Text under study —
════════

The study included just 29 people, but “results were so striking that we decided to present it immediately,” Antonio Mancini, MD, an endocrinology researcher at Catholic University of the Sacred Heart, Rome, said at a press conference today.
Mancini and his colleagues studied the effects of dietary antioxidants on insulin resistance. The study included 16 men and 13 women aged 18 to 66 years who were obese (mean BMI, 36) and insulin-resistant, but did not yet have diabetes.
The researchers randomly assigned participants to four treatment groups. All groups ate a low-calorie, Mediterranean-type diet averaging 1,500 calories per day, containing only 25% from proteins and the rest from low-glycemic-index carbohydrates. The four groups were:
- Low-calorie diet only.
- Low-calorie diet plus metformin 1,000 mg.
- Antioxidant-rich diet only, with 800 mg to 1,000 mg per day from fruits and vegetables.
- Antioxidant-rich diet plus metformin 1,000 mg.
Researchers performed an oral glucose tolerance test and evaluated total, LDL and HDL cholesterol, triglycerides, uric acid and albumin before and after 3 months of treatment.
Despite similar weight loss in all four groups, the two groups who ate an antioxidant-rich diet experienced significant decreases in insulin resistance.
“The most striking results were in [the group assigned to the antioxidant-rich diet plus metformin], with a very big and significant decrease in HOMA-IR, BMI, insulin peak and insulin area under the curve,” Mancini said.
The researchers observed no differences in glucose area under the curve (AUC), lipid metabolism or LAG values.
No adverse events were observed with the antioxidant diet, according to Mancini.
“These data suggest that dietary antioxidants ameliorate insulin-sensitivity in obese subjects with insulin resistance, enhancing the effect of insulin-sensitizing drugs, although the molecular mechanisms still remain to be elucidated,” the researchers wrote in the abstract.
“These are very preliminary data,” Mancini said, adding that the researchers plan to extend the number of people enrolled in the study. – by Katie Kalvaitis
This is an early study, but there is a lot of information out in the environment about what we should eat. The message that fruits and vegetables have health benefits on insulin sensitivity is good. This is just one study, but there are other studies being presented here at this meeting that made interventions in changing the glucose and fructose in the diet and looked at the effects on insulin sensitivity.
– Daniel Bessesen, MD
Professor of Medicine, University of Colorado,
Chief of
Endocrinology, Denver Health Medical Center
For more information:
- Mancini A. P3-42B. Presented at: The Endocrine Society 92nd Annual Meeting and Expo; June 19-22, 2010; San Diego.

════════

Brief 1 —
From the article on the antioxidant study, extract the passage starting at "Mancini and his" and ending at "Antioxidant-rich diet plus metformin 1,000 mg.".
Brief 2 —
Answer these questions using the article on the antioxidant study.
(a) How many men and how many women took part in the study?
(b) On average, how many calories per day did the diet given to all groups contain?
(c) At what meeting was the study presented?
The lines that come after this point are from a separate source.

════════

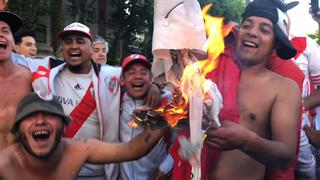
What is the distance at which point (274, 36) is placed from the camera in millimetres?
2785

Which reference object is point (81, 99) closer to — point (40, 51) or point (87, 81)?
point (87, 81)

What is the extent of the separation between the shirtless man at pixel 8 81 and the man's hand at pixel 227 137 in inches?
63.2

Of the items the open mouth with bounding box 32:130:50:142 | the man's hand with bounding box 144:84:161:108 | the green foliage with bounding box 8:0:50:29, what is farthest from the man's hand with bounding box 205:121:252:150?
Result: the green foliage with bounding box 8:0:50:29

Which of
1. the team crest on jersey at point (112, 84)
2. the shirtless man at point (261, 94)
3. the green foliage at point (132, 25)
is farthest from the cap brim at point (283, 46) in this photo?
the green foliage at point (132, 25)

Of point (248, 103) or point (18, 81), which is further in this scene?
point (18, 81)

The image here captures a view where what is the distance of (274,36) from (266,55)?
0.43 ft

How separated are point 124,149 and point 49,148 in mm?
468

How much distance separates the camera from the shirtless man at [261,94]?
2609 mm

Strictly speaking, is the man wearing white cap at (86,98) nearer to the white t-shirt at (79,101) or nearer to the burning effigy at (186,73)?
the white t-shirt at (79,101)

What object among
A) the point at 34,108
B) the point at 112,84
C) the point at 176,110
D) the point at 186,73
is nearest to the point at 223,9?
the point at 112,84

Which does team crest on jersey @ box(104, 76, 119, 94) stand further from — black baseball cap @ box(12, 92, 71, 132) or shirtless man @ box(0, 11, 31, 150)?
black baseball cap @ box(12, 92, 71, 132)

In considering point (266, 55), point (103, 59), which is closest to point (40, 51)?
point (103, 59)

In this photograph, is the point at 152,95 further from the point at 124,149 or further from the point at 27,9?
the point at 27,9

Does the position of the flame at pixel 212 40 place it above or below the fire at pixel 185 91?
above
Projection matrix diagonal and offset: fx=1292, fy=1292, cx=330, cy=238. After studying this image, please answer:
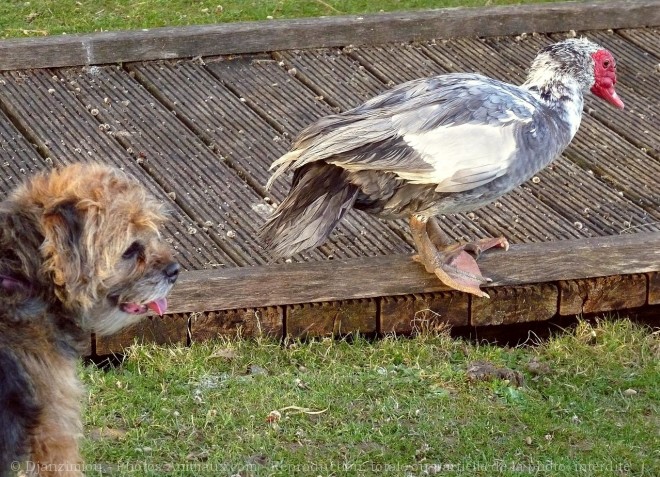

════════

Response box 1 —
Mancini and his colleagues studied the effects of dietary antioxidants on insulin resistance. The study included 16 men and 13 women aged 18 to 66 years who were obese (mean BMI, 36) and insulin-resistant, but did not yet have diabetes.
The researchers randomly assigned participants to four treatment groups. All groups ate a low-calorie, Mediterranean-type diet averaging 1,500 calories per day, containing only 25% from proteins and the rest from low-glycemic-index carbohydrates. The four groups were:
- Low-calorie diet only.
- Low-calorie diet plus metformin 1,000 mg.
- Antioxidant-rich diet only, with 800 mg to 1,000 mg per day from fruits and vegetables.
- Antioxidant-rich diet plus metformin 1,000 mg.

Response box 2 —
(a) 16 men and 13 women.
(b) 1,500 calories per day.
(c) The Endocrine Society 92nd Annual Meeting and Expo, June 19-22, 2010, in San Diego.